Passage to read →
%%
Two teammates literally turned their backs on Doby, though five greeted him with firm handshakes and became his lifelong friends.

Doby’s teammates didn’t have his back during a 1947 game in which an opponent spit tobacco juice in his face after he slid into second base.

The lack of support was in stark contrast to what Robinson received that same season from teammate Eddie Stanky during a game in which Philadelphia Phillies manager Ben Chapman shouted racial epithets at the Dodgers rookie.

“Eddie Stanky ran across the field and tried to punch Chapman in the mouth,” Izenberg said. “But nobody got off the bench when Larry got the juice spit at him.”

Doby, who unlike Robinson didn’t have a Black teammate until Cleveland signed Satchel Paige in July 1948, had bottles of beer hurled at him during games, as well as verbal and written attacks on his wife and daughter and more.

“Jackie got all the credit for putting up with the racists’ crap and abuse. He was the first. But the crap I took was just as bad,” Doby told Izenberg. “Nobody said, ‘We’re going to be nice to the second Negro.’”

World Series embrace

After batting .156 in 32 at-bats in 1947, Doby hit .301 with nine triples and 14 home runs in 1948, when he helped Cleveland to its most recent World Series championship.

He led the team in the World Series with a .318 average. He became the first Black player to homer in the World Series, and he and Paige became the first two Black men to win a World Series title.

Doby also was part of what Izenberg described as “one of the most significant photographs of the civil rights era.”
%%
Provided data →
%%
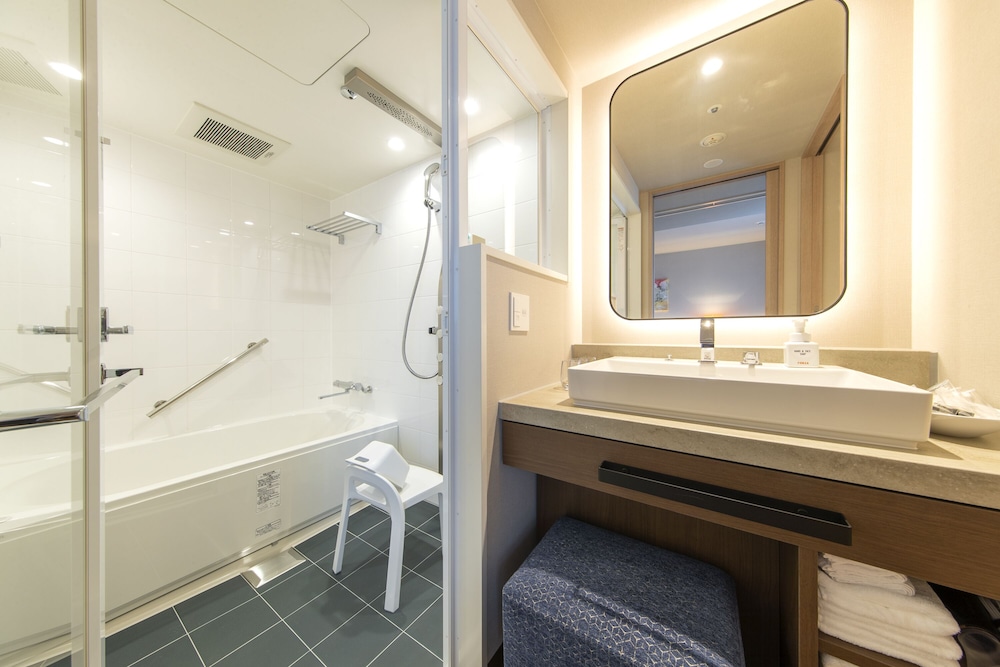 Forza Twin Room for 2 People, Non smoking - Photo 6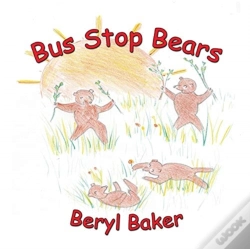 Capa do artigo Bus Stop Bears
%%
Task instructions →
- 1) Answer each question from the passage on Larry Doby, one answer per line:
(a) Whom did Cleveland sign in July 1948?
(b) What was Doby's batting average in the 1948 World Series?
(c) What did Eddie Stanky try to do to Ben Chapman?
- 2) Pick up the passage on Larry Doby after its last sentence and write the next part.
The lines above play no role in this exercise.

Your responses →
- 1)
(a) Satchel Paige
(b) .318
(c) He tried to punch Chapman in the mouth.

- 2)
The photo was taken in the clubhouse after Doby’s solo home run lifted the Indians to a 2-1 win in Game 4 and a 3-1 series lead over the Boston Braves. It showed him and Steve Gromek, his white teammate and the winning pitcher, cheek to cheek in a joyful embrace, ecstatic smiles on their faces. The image appeared in newspapers across the country, and it was seen as a message of acceptance.

“That was a feeling from within, the human side of two people. One Black. One white. That made up for everything I went through,” Doby told Izenberg. “I would always relate back to that whenever I was insulted or rejected from hotels. I would always think about that picture. It would take away all the negatives.”

Last year, when Doby was posthumously awarded the Congressional Gold Medal, the highest civilian award given in the U.S., on his 100th birthday, the photo was on the back.

Underneath the picture is a quote often told by Doby to his kids: “We are stronger together, as a team, as a nation, as a world.”

Doby also broke the color line in pro basketball as the first Black player in the American Basketball League, the precursor to the NBA. He also was the second Black manager in MLB, following Frank Robinson.

A two-time AL home run king, Doby placed second in MVP voting to Berra in 1954, when he led the league in homers (32) and RBIs (126) and helped Cleveland win the AL pennant.

Izenberg, one of only two sports writers to cover the first 53 Super Bowls, called out the AL to honor Doby.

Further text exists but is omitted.